What Is a BI Platform with a Data Mashup Engine?

A Business Intelligence (BI) platform with a Data Mashup Engine is a software solution that combines the capabilities of BI tools with advanced data integration and transformation features. It allows users to blend, merge, and transform data from various sources for the purpose of analysis and reporting. Here's a detailed breakdown of the key components:

  1. Business Intelligence Platform:

    • A BI platform provides tools and infrastructure for data analysis, visualization, and reporting. It enables users to create dashboards, generate reports, and gain insights from data.
  2. Data Mashup Engine:

    • A Data Mashup Engine is a specialized component within a BI platform that facilitates the process of combining data from multiple sources. It includes features for data integration, transformation, and blending.
  3. Key Features of a Data Mashup Engine:

    • Data Integration:

      • Allows for the extraction of data from various sources, which can include databases, spreadsheets, web services, and other structured and semi-structured data formats.
    • Data Transformation:

      • Enables users to clean, filter, aggregate, and manipulate data before it is used for analysis.
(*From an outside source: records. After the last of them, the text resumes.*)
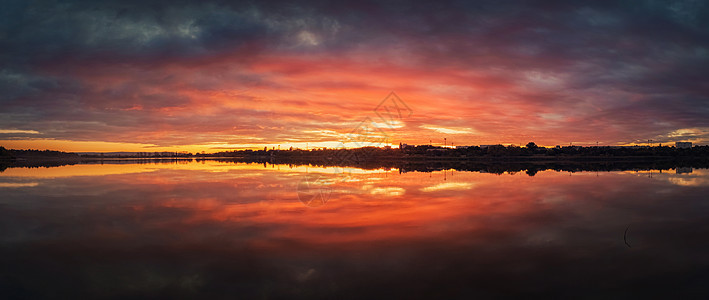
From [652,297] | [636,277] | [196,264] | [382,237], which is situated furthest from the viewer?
[382,237]

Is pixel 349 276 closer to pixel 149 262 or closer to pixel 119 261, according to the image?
pixel 149 262

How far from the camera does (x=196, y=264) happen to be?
10156 mm

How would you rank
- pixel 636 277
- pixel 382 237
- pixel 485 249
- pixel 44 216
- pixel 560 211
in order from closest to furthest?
pixel 636 277 < pixel 485 249 < pixel 382 237 < pixel 44 216 < pixel 560 211

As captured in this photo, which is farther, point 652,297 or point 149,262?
point 149,262

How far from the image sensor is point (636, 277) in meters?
8.99

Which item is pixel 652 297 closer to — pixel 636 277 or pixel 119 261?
pixel 636 277

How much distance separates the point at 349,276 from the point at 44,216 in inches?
658

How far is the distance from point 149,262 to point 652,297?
12.2m

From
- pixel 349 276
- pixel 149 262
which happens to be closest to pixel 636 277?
pixel 349 276

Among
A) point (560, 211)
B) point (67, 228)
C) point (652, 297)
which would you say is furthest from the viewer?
point (560, 211)

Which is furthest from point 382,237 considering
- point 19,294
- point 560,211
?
point 560,211

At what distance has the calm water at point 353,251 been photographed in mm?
8453

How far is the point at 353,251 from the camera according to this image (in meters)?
11.3

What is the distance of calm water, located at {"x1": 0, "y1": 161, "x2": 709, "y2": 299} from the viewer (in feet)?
27.7
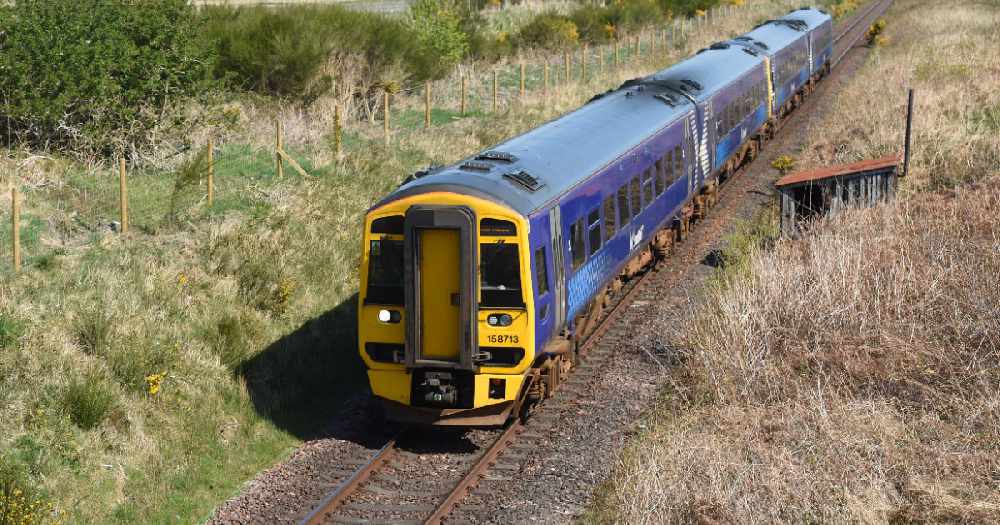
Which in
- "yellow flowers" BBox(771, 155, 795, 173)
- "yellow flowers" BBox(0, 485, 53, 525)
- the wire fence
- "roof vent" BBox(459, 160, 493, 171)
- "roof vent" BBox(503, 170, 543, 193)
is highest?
"roof vent" BBox(459, 160, 493, 171)

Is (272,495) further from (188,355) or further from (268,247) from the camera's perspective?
(268,247)

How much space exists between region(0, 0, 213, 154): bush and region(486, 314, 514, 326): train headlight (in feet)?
33.7

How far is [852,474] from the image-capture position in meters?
9.81

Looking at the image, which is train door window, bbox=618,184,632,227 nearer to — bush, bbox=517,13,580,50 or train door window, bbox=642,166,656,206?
train door window, bbox=642,166,656,206

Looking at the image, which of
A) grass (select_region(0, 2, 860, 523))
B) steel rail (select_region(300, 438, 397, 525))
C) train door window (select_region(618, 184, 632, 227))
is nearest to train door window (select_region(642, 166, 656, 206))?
train door window (select_region(618, 184, 632, 227))

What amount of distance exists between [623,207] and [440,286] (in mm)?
4625

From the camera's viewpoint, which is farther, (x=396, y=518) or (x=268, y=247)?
(x=268, y=247)

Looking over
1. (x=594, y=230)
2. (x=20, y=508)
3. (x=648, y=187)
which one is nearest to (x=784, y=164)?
(x=648, y=187)

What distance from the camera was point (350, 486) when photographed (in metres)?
11.2

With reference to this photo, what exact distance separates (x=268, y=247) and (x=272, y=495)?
564 centimetres

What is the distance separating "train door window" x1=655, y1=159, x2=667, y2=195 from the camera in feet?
57.2

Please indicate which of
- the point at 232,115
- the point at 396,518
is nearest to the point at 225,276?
the point at 396,518

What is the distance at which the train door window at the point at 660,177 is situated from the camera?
1744 cm

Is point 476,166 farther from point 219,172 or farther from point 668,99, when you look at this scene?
point 219,172
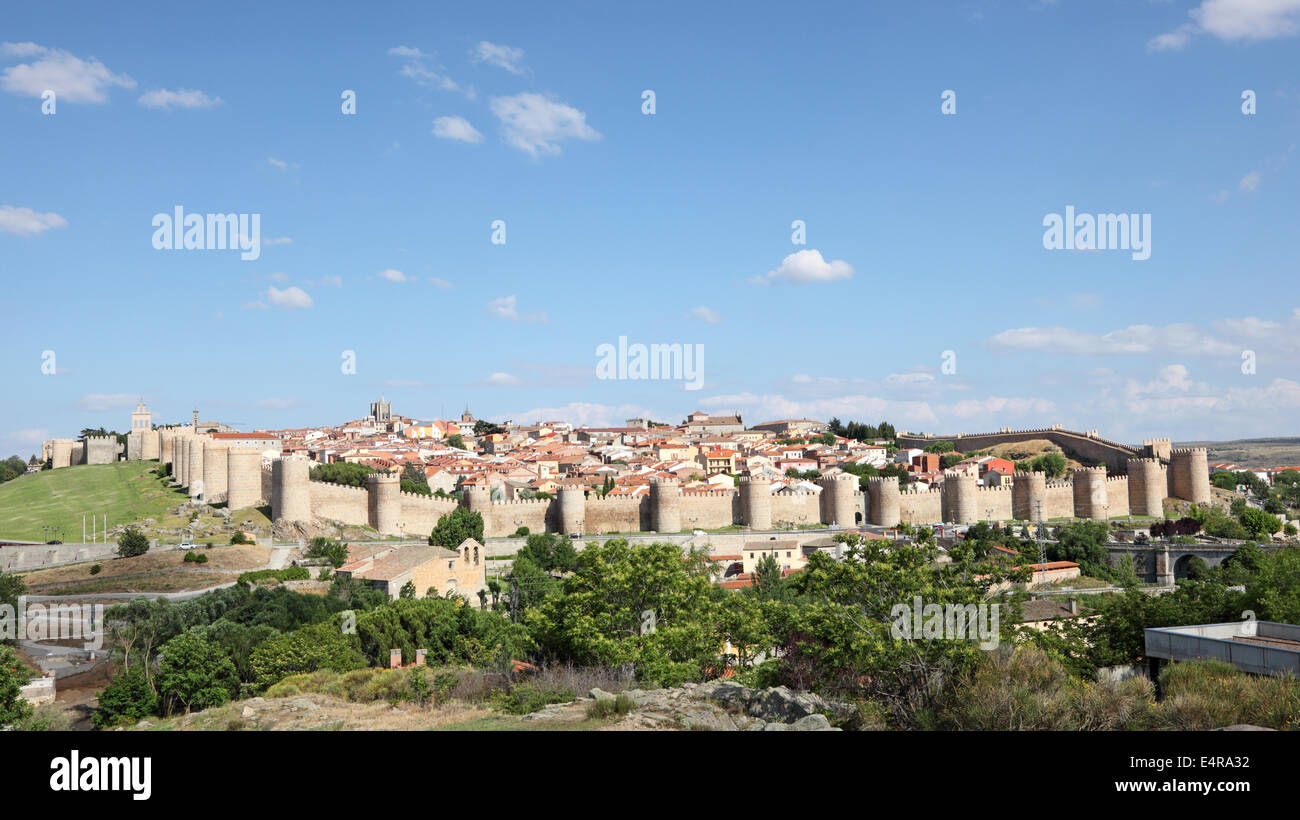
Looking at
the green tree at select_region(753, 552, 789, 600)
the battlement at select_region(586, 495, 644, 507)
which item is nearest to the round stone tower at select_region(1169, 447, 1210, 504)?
the green tree at select_region(753, 552, 789, 600)

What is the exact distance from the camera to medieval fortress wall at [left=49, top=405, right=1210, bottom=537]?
34.9 metres

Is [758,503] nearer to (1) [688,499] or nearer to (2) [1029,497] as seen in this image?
(1) [688,499]

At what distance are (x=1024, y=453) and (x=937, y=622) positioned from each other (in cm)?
5699

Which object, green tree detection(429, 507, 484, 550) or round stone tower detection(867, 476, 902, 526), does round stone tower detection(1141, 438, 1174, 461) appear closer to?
round stone tower detection(867, 476, 902, 526)

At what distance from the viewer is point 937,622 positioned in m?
8.12

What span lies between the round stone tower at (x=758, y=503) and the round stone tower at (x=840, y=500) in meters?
3.52

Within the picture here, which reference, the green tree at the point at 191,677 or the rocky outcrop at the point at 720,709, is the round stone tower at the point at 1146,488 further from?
the rocky outcrop at the point at 720,709

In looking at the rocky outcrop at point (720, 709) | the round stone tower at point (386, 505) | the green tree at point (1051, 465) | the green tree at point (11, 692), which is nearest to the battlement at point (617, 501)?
the round stone tower at point (386, 505)

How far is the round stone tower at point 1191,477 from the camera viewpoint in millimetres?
45625

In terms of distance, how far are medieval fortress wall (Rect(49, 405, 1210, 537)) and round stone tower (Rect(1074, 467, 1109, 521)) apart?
0.05 metres

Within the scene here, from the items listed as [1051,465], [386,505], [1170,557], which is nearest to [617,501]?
[386,505]
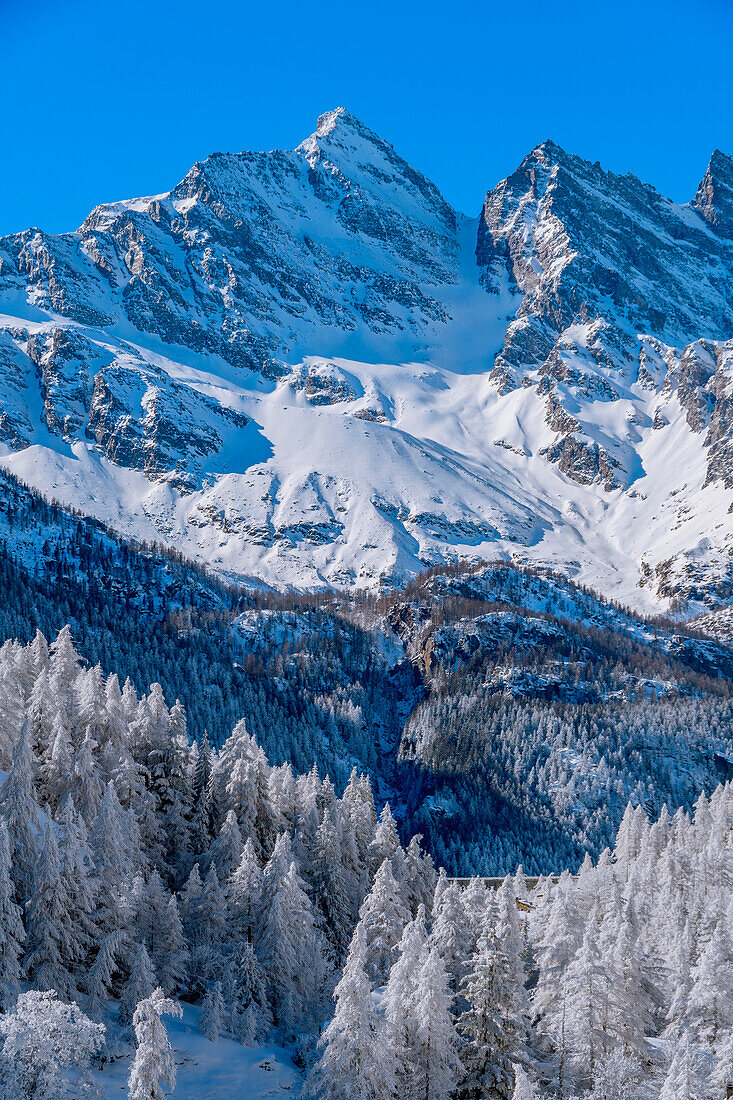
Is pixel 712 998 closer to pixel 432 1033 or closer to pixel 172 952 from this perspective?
pixel 432 1033

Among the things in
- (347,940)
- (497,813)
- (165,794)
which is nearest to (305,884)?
(347,940)

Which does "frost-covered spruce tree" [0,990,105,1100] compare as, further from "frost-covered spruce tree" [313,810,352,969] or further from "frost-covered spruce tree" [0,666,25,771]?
"frost-covered spruce tree" [313,810,352,969]

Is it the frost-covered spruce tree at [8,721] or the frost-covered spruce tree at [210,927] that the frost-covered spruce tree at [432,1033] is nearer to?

This ensures that data is in a suitable format for meaningful insights.
    • Data Blending:

      • Combines data from different sources into a single dataset, allowing for more comprehensive and holistic analysis.
    • Data Enrichment:

      • Enhances raw data by adding supplementary information or calculated metrics to provide a more comprehensive view.
    • Data Quality and Governance:

      • Provides tools and features to ensure data accuracy, consistency, and compliance with organizational standards.
    • Data Cataloging and Metadata Management:

      • Helps users identify and understand the various datasets available, including information about their structure, source, and lineage.
    • Data Versioning and Lineage Tracking:

      • Allows users to trace the history of data changes, which is crucial for auditing and ensuring data integrity.
    • Data Connectivity:

      • Supports a wide range of data connectors and protocols to access data from diverse sources, including databases, cloud services, APIs, and more.
  4. Benefits of a BI Platform with Data Mashup Engine:

    • Agility and Flexibility:

      • Enables users to quickly adapt to changing data requirements and integrate new data sources without heavy reliance on IT teams.
    • Comprehensive Analysis:

      • Provides a comprehensive view of the business by bringing together data from various departments and sources.
    • Reduced Data Silos:

      • Helps break down silos between different data sources and departments, promoting a more holistic understanding of the business.
    • Improved Data Quality:

      • Allows for data cleansing and transformation, which leads to higher quality and more reliable insights.
    • Empowered Business Users:

      • Allows non-technical users to perform complex data integration and transformation tasks without relying on IT teams.
    • Faster Decision-Making:

      • Enables users to quickly combine and analyze data to make informed business decisions.

Examples of BI platforms with robust Data Mashup Engines include tools like InetSoft, Tableau, Microsoft Power BI, QlikView, and Alteryx. These platforms empower users to extract, transform, and integrate data from diverse sources, resulting in more meaningful and actionable insights.